GIVEN PROBLEM: Update the lines of the listing from the one containing "From the standpoint" through the end of the listing by replacing "separating" with "dividing", and reproduce only those lines with everything else unchanged.

RECORD EXCERPTS:

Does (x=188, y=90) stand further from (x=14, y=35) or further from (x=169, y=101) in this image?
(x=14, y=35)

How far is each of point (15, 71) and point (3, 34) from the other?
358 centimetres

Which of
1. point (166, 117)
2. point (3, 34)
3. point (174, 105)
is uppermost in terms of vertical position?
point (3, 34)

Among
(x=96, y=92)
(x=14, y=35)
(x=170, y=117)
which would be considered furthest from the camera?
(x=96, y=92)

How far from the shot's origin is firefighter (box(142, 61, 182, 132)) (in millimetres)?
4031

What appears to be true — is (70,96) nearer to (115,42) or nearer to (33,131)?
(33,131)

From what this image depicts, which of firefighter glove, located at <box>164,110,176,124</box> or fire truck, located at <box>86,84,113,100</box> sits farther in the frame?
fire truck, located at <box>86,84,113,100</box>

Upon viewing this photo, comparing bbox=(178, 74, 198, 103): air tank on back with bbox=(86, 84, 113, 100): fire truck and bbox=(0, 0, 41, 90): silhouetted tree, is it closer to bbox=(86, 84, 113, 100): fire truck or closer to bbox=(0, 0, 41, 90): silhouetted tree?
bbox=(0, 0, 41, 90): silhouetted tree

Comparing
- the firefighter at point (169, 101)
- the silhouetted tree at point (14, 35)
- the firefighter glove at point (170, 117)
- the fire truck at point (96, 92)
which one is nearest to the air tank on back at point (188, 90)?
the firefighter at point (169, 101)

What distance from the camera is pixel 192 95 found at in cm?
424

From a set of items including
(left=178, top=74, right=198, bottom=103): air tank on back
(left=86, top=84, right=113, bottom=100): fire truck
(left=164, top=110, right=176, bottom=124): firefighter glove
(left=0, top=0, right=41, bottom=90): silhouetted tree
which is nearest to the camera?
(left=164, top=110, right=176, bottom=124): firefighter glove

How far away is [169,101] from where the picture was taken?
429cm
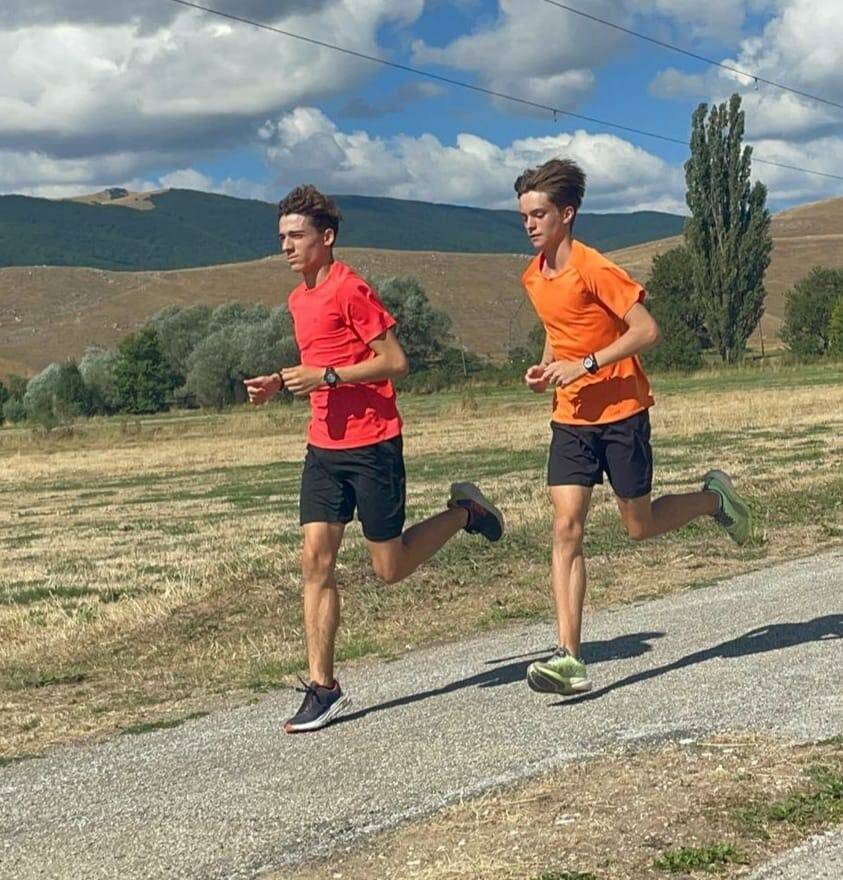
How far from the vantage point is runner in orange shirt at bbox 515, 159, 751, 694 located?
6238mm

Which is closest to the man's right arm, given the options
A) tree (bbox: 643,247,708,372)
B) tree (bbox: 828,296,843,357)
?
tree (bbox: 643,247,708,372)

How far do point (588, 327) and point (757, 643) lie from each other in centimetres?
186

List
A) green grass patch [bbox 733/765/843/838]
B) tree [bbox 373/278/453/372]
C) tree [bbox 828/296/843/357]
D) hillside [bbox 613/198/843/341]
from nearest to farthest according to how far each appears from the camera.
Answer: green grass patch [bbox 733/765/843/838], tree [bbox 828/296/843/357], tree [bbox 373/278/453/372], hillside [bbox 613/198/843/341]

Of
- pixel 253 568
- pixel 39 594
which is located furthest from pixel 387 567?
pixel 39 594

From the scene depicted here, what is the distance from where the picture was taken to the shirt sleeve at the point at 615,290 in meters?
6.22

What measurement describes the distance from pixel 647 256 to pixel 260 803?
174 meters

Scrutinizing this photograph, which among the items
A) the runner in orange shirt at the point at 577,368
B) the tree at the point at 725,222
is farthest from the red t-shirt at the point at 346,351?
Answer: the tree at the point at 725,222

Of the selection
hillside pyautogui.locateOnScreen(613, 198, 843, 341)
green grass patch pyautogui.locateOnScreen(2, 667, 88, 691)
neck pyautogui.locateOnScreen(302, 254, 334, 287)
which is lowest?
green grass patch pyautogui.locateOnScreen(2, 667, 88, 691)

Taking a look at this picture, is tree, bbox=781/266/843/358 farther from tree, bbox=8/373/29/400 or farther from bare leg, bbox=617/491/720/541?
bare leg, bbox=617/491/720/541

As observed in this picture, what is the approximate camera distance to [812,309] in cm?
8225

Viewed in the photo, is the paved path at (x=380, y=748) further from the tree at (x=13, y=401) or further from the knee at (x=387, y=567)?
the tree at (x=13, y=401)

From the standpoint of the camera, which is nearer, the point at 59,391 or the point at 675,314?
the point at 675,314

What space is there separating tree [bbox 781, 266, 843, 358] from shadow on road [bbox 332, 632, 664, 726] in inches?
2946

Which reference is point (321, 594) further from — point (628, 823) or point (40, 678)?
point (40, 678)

WRITTEN SOLUTION:
From the standpoint of the camera, which is nearer, the point at 59,391 or the point at 675,314?
the point at 675,314

What space is there dividing tree [bbox 781, 266, 843, 358] from shadow on road [bbox 332, 632, 664, 726] in inches?
2946

Which reference is point (321, 594) further from — point (628, 823) or point (40, 678)?
point (40, 678)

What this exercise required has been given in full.